As the sun rose over Charleston Harbor on Dec. 21, 1860, the morning after South Carolina declared itself an independent republic distinctly separate from the United States of America, U.S. Maj. Robert Anderson had some hard decisions to make.
Anderson, commander of the 70 or so Federal troops stationed at Fort Moultrie on Sullivan’s Island, as well as a former West Point professor and renowned military strategist, knew he and his men were in a vulnerable position. Fort Moultrie had been built to defend Charleston against naval attacks. It was never designed to defend against a land attack by the South Carolina militia.
Even before the Ordinance of Secession was signed, a group of South Carolina’s elected officials had met with President James Buchanan in Washington, demanding the U.S. surrender all forts within the state, including Moultrie and Sumter, as well as other military assets. While Buchanan didn’t want to start a civil war during his final weeks in office, he also was unwilling to hand over the forts.
In trying to find a way out of this sticky situation, Buchanan assured the South Carolina delegation that he would not reinforce Charleston’s forts until a peaceful transfer of the properties could be arranged, in return for the Carolinians’ promise that they would not attack the forts until those negotiations had been successfully concluded. Knowing that Anderson did not have enough men to hold multiple forts and other local military assets, however, Buchanan sent orders for Anderson to not surrender, but to use his discretion as to where he felt he should take a stand.
The interior of Fort Sumter had not even been completed when Anderson made his hasty retreat to the new fort between 6 and 8 p.m. during the dark evening of Dec. 26, 1860. Immediately upon their arrival, Anderson sent a message to Samuel Cooper, Adjutant General of the U.S. Army, that he had secured Fort Sumter. He also noted that he had a year’s worth of medical supplies and about four months’ of food and other provisions with him.
President Buchanan’s first inclination was to send Anderson additional supplies, including small arms and troops, using the war sloop Brooklyn, with 18 mounted cannons. He reconsidered this, however, after receiving word that the South Carolinians had begun blocking its harbor’s entrance by sinking several ships in its channel. That being the case, a warship as large and with a draft as heavy as the Brooklyn’s could probably not safely enter the harbor.
Thus, Buchanan decided to send the supplies on what appeared to be a humanitarian mission of delivering food and medicine on a smaller, unarmed merchant ship, the Star of the West, and he assigned the Brooklyn to be its military escort en route to Fort Sumter. The 200 Federal soldiers also aboard the Star were told to remain below deck, out of sight. Buchanan surmised that if the South Carolinians fired on an unarmed merchant ship, they would clearly be seen as the aggressor in starting the war.

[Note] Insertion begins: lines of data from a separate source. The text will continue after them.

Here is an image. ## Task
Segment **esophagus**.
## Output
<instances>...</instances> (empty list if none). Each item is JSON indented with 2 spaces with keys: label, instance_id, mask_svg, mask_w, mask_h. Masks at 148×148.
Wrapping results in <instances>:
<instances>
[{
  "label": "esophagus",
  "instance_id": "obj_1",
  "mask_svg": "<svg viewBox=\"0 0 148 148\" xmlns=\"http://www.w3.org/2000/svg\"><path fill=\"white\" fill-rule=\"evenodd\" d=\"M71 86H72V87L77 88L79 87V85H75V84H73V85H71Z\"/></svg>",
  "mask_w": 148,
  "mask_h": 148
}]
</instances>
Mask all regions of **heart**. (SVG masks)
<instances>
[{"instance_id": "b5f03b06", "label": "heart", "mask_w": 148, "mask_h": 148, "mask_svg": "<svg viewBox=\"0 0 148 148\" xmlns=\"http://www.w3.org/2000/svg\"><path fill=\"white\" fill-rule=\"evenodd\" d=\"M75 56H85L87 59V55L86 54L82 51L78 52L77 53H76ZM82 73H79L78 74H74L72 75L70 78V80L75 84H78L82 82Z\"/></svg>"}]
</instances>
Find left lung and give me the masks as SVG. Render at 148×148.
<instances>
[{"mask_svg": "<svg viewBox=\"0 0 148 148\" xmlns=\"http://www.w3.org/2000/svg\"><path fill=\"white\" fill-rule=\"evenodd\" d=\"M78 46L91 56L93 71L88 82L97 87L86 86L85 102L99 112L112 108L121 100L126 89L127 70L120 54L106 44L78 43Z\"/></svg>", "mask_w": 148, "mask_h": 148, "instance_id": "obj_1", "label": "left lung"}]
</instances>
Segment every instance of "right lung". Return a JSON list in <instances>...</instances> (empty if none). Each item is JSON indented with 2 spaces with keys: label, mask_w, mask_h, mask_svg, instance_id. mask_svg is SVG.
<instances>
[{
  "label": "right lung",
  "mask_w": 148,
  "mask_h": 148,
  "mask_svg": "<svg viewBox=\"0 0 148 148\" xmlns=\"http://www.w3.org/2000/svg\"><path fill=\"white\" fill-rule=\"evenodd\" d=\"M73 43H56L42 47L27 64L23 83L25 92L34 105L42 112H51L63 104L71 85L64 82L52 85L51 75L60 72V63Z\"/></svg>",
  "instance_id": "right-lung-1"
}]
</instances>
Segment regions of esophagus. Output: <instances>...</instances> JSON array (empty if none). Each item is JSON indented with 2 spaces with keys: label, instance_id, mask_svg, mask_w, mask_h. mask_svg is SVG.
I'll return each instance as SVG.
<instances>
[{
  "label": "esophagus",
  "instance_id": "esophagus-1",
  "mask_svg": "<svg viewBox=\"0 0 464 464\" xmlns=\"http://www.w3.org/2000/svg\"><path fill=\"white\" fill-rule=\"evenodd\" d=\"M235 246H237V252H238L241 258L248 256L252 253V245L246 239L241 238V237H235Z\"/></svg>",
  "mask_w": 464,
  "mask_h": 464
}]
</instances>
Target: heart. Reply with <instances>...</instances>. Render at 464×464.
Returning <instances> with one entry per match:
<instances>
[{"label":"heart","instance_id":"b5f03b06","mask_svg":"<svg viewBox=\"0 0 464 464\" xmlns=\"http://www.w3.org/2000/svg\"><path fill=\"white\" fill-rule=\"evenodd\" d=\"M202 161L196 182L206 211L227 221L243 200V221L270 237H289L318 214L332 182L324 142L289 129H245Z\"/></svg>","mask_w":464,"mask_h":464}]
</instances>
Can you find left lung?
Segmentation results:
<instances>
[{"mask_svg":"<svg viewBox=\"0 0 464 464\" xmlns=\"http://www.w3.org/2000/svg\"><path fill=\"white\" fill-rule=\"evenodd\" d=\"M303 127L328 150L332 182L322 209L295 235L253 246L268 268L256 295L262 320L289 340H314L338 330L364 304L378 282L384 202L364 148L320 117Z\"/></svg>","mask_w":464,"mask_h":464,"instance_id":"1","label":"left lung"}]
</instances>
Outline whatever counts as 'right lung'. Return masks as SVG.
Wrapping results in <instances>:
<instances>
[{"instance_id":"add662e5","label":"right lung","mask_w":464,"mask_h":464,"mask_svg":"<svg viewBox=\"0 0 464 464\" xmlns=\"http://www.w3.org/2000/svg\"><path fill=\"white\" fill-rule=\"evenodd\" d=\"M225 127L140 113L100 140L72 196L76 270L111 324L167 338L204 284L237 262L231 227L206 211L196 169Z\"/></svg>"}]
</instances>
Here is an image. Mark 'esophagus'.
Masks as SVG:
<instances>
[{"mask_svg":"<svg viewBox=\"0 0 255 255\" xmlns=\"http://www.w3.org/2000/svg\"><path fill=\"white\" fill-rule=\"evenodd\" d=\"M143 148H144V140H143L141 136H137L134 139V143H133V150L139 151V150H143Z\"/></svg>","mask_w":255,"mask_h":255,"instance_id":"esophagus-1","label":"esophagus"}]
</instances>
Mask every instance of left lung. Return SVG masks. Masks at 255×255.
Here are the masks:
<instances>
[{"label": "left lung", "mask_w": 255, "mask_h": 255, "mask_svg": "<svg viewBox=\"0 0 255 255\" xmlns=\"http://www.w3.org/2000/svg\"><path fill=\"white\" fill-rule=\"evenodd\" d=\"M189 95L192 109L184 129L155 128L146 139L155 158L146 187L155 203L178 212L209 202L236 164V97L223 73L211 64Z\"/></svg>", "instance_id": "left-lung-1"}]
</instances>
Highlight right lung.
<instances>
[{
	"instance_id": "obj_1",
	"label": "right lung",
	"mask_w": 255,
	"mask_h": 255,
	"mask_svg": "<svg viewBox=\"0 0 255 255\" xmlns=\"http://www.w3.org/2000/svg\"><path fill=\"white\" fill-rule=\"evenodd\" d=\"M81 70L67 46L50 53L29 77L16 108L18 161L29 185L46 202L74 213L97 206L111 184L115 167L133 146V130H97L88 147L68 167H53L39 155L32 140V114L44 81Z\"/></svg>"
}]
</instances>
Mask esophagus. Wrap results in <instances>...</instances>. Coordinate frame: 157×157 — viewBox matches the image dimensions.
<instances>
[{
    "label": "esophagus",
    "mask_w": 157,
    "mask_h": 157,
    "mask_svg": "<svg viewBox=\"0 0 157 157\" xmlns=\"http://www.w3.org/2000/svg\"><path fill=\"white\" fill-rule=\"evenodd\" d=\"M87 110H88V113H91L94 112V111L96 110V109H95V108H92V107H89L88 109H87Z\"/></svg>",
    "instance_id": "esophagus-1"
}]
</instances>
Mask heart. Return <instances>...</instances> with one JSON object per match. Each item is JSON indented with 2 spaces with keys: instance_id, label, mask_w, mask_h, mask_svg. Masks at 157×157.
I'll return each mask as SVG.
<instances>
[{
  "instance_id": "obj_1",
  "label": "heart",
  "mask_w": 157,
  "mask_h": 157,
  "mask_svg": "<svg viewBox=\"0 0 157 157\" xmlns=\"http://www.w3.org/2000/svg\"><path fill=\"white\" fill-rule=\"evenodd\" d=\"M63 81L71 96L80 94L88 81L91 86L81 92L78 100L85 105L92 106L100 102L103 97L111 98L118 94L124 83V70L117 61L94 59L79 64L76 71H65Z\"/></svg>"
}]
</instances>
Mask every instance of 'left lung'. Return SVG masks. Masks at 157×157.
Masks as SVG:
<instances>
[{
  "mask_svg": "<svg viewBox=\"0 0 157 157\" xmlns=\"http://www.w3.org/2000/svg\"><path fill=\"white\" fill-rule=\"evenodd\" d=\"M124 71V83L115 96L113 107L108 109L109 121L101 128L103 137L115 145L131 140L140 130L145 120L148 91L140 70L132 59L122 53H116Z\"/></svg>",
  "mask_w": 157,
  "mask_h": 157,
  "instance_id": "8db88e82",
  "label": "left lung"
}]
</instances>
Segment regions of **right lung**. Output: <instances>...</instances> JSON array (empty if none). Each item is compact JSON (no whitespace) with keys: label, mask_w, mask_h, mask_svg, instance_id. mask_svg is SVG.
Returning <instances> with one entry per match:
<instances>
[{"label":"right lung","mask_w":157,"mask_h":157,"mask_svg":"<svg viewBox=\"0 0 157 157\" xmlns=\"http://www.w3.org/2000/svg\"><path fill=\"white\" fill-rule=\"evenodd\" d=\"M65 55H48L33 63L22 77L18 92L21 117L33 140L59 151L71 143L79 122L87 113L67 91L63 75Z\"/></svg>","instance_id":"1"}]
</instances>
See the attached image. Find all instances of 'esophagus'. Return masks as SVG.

Knowledge that the two ships had set out from New York on Jan. 5 was a very poorly kept secret that left S.C. Gov. Francis W. Pickens caught between a rock and a hard place. While on the surface it looked as if the Star of the West was on a humanitarian mission, there was good reason to suspect that additional arms and soldiers were also onboard. Pickens could hardly allow an enemy force to maintain – and indeed reinforce – a military presence in the middle of the state’s principal harbor.
Shortly after the ships departed, U.S. Secretary of War Joseph Holt received a follow-up communication from Maj. Anderson noting that they still had several months’ worth of provisions left and were not in immediate need of reprovisioning. He also reported that the local militia was arming its military resources around Charleston’s Harbor.
By 1:30 a.m. Jan. 9, the Star of the West was sitting off Charleston’s coastline and by dawn had begun slowly moving into the channel that led to Fort Sumter. The Brooklyn remained well outside the bar and outside the range of engagement.
A militia unit that included cadets from the S.C. Military Academy – more popularly known as the Citadel – were stationed with a large cannon at Cummings Point on Morris Island under their banner – a palmetto tree on a red field. That flag, known as Big Red, is displayed in the Citadel’s Holliday Alumni Center today. As the Star of the West moved into range, the cadets fired.
The first was a proper warning shot across the bow, advising the ship to turn around. It did not. Two close shots followed the first before the fourth shot squarely hit the merchant ship’s deck, though it suffered only minor damage. Some consider this event, rather than those of April 12, to have been the true “first shots” of the Civil War.
Hearing the shots from Morris Island alerted the state militia that had moved into Fort Moultrie and they , too, began to fire on the merchant ship. Two more cannon balls found their mark. The Star of the West began to turn around and head out of the harbor.
Maj. Anderson, as he watched the confrontation anxiously from Fort Sumter, dutifully followed his orders to not fire his guns unless the fort was attacked. His commitment to those orders probably prevented the Civil War from starting that morning. Nor were any shots returned from the Star of the West or the Brooklyn. Instead, the two ships abandoned their mission and headed home to New York. For now, both sides continued to sit tight, waiting tensely for what was beginning to look more than ever like an inevitable war.